Directions for this task = Restate only the tail of the data below, starting at the line that contains "The researchers measured" and including the last line, word for word.

[Material shown Boundary: Start]

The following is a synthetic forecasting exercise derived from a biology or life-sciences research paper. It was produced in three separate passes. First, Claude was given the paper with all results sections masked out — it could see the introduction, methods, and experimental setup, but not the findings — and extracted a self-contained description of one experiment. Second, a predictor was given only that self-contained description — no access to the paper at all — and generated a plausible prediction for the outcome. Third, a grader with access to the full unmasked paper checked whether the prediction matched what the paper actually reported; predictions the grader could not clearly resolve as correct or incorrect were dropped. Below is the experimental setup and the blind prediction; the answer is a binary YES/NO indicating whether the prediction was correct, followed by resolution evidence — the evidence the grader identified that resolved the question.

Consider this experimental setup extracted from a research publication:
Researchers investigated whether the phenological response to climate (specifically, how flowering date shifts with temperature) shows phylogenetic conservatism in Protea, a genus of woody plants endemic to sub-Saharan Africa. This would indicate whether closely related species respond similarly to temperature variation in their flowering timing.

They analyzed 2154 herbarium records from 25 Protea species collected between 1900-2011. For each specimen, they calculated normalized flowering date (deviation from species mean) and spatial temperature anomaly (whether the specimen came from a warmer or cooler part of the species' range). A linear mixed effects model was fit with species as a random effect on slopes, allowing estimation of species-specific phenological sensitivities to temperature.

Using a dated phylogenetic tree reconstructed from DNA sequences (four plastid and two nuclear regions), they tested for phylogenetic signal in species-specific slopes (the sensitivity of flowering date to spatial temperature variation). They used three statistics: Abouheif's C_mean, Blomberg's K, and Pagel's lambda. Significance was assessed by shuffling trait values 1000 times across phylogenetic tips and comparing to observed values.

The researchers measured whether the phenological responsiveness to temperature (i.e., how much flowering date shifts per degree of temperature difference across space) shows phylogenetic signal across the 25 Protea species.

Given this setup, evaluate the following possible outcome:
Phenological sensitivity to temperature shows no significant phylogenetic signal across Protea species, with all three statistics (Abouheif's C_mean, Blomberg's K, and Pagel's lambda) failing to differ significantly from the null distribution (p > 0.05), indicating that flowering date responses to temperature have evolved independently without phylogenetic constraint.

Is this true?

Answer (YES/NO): NO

[Material shown Boundary: End]

Finished task =
The researchers measured whether the phenological responsiveness to temperature (i.e., how much flowering date shifts per degree of temperature difference across space) shows phylogenetic signal across the 25 Protea species.

Given this setup, evaluate the following possible outcome:
Phenological sensitivity to temperature shows no significant phylogenetic signal across Protea species, with all three statistics (Abouheif's C_mean, Blomberg's K, and Pagel's lambda) failing to differ significantly from the null distribution (p > 0.05), indicating that flowering date responses to temperature have evolved independently without phylogenetic constraint.

Is this true?

Answer (YES/NO): NO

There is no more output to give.